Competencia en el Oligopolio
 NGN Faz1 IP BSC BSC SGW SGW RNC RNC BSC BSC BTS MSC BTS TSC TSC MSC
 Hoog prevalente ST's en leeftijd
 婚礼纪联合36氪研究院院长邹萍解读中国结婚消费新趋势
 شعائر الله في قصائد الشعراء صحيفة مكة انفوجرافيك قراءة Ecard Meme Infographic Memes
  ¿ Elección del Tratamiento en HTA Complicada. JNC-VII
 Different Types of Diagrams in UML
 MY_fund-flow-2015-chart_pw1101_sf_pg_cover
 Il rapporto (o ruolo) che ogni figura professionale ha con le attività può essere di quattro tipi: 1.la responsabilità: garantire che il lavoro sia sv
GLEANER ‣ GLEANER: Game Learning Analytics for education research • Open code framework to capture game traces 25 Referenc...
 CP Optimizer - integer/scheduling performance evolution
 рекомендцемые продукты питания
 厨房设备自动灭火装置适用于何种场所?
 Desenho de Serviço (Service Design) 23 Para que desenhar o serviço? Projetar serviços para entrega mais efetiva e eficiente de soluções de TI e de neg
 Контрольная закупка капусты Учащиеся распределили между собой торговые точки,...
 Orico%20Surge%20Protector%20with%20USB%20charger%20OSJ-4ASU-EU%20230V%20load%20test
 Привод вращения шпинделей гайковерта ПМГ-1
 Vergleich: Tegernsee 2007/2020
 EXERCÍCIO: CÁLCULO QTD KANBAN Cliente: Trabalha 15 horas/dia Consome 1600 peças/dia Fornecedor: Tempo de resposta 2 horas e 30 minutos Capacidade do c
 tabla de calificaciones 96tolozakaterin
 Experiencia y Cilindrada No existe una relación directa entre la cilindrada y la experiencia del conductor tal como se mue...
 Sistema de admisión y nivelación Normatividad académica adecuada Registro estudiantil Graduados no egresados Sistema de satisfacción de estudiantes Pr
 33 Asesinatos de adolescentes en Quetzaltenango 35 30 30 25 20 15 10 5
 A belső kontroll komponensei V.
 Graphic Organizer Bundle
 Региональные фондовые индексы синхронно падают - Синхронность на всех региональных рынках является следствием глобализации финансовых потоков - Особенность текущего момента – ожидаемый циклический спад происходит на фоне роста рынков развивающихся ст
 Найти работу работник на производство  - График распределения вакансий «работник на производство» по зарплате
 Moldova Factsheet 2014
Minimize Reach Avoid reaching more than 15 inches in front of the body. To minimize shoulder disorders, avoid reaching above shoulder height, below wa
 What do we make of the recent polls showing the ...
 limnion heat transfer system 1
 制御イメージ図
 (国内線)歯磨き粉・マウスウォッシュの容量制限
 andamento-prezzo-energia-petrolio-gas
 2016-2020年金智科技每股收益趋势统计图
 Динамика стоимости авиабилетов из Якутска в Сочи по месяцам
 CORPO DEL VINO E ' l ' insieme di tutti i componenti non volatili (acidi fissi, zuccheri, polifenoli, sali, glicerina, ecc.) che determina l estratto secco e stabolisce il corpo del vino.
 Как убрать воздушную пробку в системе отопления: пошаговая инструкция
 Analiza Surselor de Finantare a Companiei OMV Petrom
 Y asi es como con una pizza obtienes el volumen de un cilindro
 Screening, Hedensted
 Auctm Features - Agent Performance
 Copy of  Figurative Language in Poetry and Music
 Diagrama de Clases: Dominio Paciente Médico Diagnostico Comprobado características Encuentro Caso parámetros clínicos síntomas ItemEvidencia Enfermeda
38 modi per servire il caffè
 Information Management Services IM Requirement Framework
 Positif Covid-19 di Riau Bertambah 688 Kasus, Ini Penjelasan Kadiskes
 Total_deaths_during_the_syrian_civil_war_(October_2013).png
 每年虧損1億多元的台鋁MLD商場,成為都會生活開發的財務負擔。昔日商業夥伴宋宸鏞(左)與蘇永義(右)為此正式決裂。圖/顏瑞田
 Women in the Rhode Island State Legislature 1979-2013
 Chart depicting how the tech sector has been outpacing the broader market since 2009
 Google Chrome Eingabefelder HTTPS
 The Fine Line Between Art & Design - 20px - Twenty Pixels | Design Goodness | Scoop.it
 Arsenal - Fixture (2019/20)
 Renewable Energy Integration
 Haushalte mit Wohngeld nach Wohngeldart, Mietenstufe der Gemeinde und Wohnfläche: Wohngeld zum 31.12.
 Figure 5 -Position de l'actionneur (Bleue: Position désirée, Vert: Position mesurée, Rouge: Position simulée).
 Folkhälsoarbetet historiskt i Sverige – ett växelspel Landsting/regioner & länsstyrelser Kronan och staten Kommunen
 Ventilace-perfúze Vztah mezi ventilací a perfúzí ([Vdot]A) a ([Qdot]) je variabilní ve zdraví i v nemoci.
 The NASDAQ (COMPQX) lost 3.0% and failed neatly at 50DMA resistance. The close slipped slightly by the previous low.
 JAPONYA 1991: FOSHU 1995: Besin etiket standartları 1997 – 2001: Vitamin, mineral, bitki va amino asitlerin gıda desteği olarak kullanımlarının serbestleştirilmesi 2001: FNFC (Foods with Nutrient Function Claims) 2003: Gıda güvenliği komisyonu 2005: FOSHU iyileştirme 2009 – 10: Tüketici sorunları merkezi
--- --- ---
_What to do_.
In full and without deviation, reproduce the entries above.

_Response area_.
Competencia en el Oligopolio
 NGN Faz1 IP BSC BSC SGW SGW RNC RNC BSC BSC BTS MSC BTS TSC TSC MSC
 Hoog prevalente ST's en leeftijd
 婚礼纪联合36氪研究院院长邹萍解读中国结婚消费新趋势
 شعائر الله في قصائد الشعراء صحيفة مكة انفوجرافيك قراءة Ecard Meme Infographic Memes
  ¿ Elección del Tratamiento en HTA Complicada. JNC-VII
 Different Types of Diagrams in UML
 MY_fund-flow-2015-chart_pw1101_sf_pg_cover
 Il rapporto (o ruolo) che ogni figura professionale ha con le attività può essere di quattro tipi: 1.la responsabilità: garantire che il lavoro sia sv
GLEANER ‣ GLEANER: Game Learning Analytics for education research • Open code framework to capture game traces 25 Referenc...
 CP Optimizer - integer/scheduling performance evolution
 рекомендцемые продукты питания
 厨房设备自动灭火装置适用于何种场所?
 Desenho de Serviço (Service Design) 23 Para que desenhar o serviço? Projetar serviços para entrega mais efetiva e eficiente de soluções de TI e de neg
 Контрольная закупка капусты Учащиеся распределили между собой торговые точки,...
 Orico%20Surge%20Protector%20with%20USB%20charger%20OSJ-4ASU-EU%20230V%20load%20test
 Привод вращения шпинделей гайковерта ПМГ-1
 Vergleich: Tegernsee 2007/2020
 EXERCÍCIO: CÁLCULO QTD KANBAN Cliente: Trabalha 15 horas/dia Consome 1600 peças/dia Fornecedor: Tempo de resposta 2 horas e 30 minutos Capacidade do c
 tabla de calificaciones 96tolozakaterin
 Experiencia y Cilindrada No existe una relación directa entre la cilindrada y la experiencia del conductor tal como se mue...
 Sistema de admisión y nivelación Normatividad académica adecuada Registro estudiantil Graduados no egresados Sistema de satisfacción de estudiantes Pr
 33 Asesinatos de adolescentes en Quetzaltenango 35 30 30 25 20 15 10 5
 A belső kontroll komponensei V.
 Graphic Organizer Bundle
 Региональные фондовые индексы синхронно падают - Синхронность на всех региональных рынках является следствием глобализации финансовых потоков - Особенность текущего момента – ожидаемый циклический спад происходит на фоне роста рынков развивающихся ст
 Найти работу работник на производство  - График распределения вакансий «работник на производство» по зарплате
 Moldova Factsheet 2014
Minimize Reach Avoid reaching more than 15 inches in front of the body. To minimize shoulder disorders, avoid reaching above shoulder height, below wa
 What do we make of the recent polls showing the ...
 limnion heat transfer system 1
 制御イメージ図
 (国内線)歯磨き粉・マウスウォッシュの容量制限
 andamento-prezzo-energia-petrolio-gas
 2016-2020年金智科技每股收益趋势统计图
 Динамика стоимости авиабилетов из Якутска в Сочи по месяцам
 CORPO DEL VINO E ' l ' insieme di tutti i componenti non volatili (acidi fissi, zuccheri, polifenoli, sali, glicerina, ecc.) che determina l estratto secco e stabolisce il corpo del vino.
 Как убрать воздушную пробку в системе отопления: пошаговая инструкция
 Analiza Surselor de Finantare a Companiei OMV Petrom
 Y asi es como con una pizza obtienes el volumen de un cilindro
 Screening, Hedensted
 Auctm Features - Agent Performance
 Copy of  Figurative Language in Poetry and Music
 Diagrama de Clases: Dominio Paciente Médico Diagnostico Comprobado características Encuentro Caso parámetros clínicos síntomas ItemEvidencia Enfermeda
38 modi per servire il caffè
 Information Management Services IM Requirement Framework
 Positif Covid-19 di Riau Bertambah 688 Kasus, Ini Penjelasan Kadiskes
 Total_deaths_during_the_syrian_civil_war_(October_2013).png
 每年虧損1億多元的台鋁MLD商場,成為都會生活開發的財務負擔。昔日商業夥伴宋宸鏞(左)與蘇永義(右)為此正式決裂。圖/顏瑞田
 Women in the Rhode Island State Legislature 1979-2013
 Chart depicting how the tech sector has been outpacing the broader market since 2009
 Google Chrome Eingabefelder HTTPS
 The Fine Line Between Art & Design - 20px - Twenty Pixels | Design Goodness | Scoop.it
 Arsenal - Fixture (2019/20)
 Renewable Energy Integration
 Haushalte mit Wohngeld nach Wohngeldart, Mietenstufe der Gemeinde und Wohnfläche: Wohngeld zum 31.12.
 Figure 5 -Position de l'actionneur (Bleue: Position désirée, Vert: Position mesurée, Rouge: Position simulée).
 Folkhälsoarbetet historiskt i Sverige – ett växelspel Landsting/regioner & länsstyrelser Kronan och staten Kommunen
 Ventilace-perfúze Vztah mezi ventilací a perfúzí ([Vdot]A) a ([Qdot]) je variabilní ve zdraví i v nemoci.
 The NASDAQ (COMPQX) lost 3.0% and failed neatly at 50DMA resistance. The close slipped slightly by the previous low.
 JAPONYA 1991: FOSHU 1995: Besin etiket standartları 1997 – 2001: Vitamin, mineral, bitki va amino asitlerin gıda desteği olarak kullanımlarının serbestleştirilmesi 2001: FNFC (Foods with Nutrient Function Claims) 2003: Gıda güvenliği komisyonu 2005: FOSHU iyileştirme 2009 – 10: Tüketici sorunları merkezi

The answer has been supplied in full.